> [Source extract]
################

From 2018 to 2024, the share of eligible Medicare beneficiaries enrolled in Medicare Advantage (MA) rose from 37 percent to 54 percent. Now the Medicare Payment Advisory Commission (MedPAC) is grappling with the repercussions from the fact that in 2025 Medicare will spend 20 percent more for MA enrollees than it would spend if those beneficiaries were enrolled in traditional Medicare, a difference that translates into a projected $84 billion.
The relatively higher payments to MA plans are financed by the taxpayers and beneficiaries who fund the Medicare program. “Higher MA spending increases Part B premiums for all beneficiaries, including those in FFS Medicare; the Commission estimates that Part B premium payments will be about $13 billion higher in 2025 because of higher Medicare payments to MA plans (equivalent to roughly $198 per beneficiary per year),” the MedPAC March 2025 report states.
The report makes clear that the initial idea was that Medicare Advantage was going to provide cost savings to taxpayers through enhanced efficiency and care management: “When risk-based payment for private plans was first added to Medicare in 1985, payments to private plans were set at 95 percent of FFS payments because it was expected that plans would share savings from their efficiencies relative to FFS with taxpayers. But, in total, private plans have never been paid less than FFS Medicare because of policies that increase payments to MA above FFS payments and distort the nature of plan competition in MA. For example, MA benchmarks are set above FFS spending in many markets in part to encourage more uniform plan participation across the country. Payments under the quality-bonus program further increase MA payments above FFS (without, the Commission has found, producing meaningful information on plan quality for Medicare beneficiaries or the Medicare program).”

################

> [Directions]
a) In the Medicare Advantage passage, how much higher does MedPAC estimate Part B premium payments will be in 2025 because of higher Medicare payments to MA plans?
b) Which percentage figures appear in the Medicare Advantage passage? List every one.
c) From the Medicare Advantage passage, extract the stretch from "From 2018 to" through "projected $84 billion.".

> [Data for analysis]
################

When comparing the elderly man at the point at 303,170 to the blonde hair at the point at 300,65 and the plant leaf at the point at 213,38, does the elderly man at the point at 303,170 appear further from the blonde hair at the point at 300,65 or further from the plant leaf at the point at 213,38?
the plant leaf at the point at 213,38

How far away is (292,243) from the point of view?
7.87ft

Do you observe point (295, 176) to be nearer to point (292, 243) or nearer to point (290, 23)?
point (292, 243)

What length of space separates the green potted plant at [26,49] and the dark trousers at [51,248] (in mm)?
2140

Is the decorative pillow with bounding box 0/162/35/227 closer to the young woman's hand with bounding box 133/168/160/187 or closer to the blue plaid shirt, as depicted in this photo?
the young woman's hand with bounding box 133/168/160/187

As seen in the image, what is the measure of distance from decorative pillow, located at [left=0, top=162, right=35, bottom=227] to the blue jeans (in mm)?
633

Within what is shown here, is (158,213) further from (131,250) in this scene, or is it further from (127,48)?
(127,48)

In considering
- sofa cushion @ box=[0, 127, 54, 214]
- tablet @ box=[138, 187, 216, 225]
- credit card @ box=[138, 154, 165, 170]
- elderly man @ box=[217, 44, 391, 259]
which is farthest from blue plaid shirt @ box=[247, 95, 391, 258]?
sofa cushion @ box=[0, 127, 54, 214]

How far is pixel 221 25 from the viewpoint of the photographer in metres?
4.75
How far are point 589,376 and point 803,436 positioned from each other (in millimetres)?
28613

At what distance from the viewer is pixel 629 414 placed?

################

> [Written responses]
a) About $13 billion, roughly $198 per beneficiary per year.

b) 37 percent, 54 percent, 20 percent, 95 percent

c)
From 2018 to 2024, the share of eligible Medicare beneficiaries enrolled in Medicare Advantage (MA) rose from 37 percent to 54 percent. Now the Medicare Payment Advisory Commission (MedPAC) is grappling with the repercussions from the fact that in 2025 Medicare will spend 20 percent more for MA enrollees than it would spend if those beneficiaries were enrolled in traditional Medicare, a difference that translates into a projected $84 billion.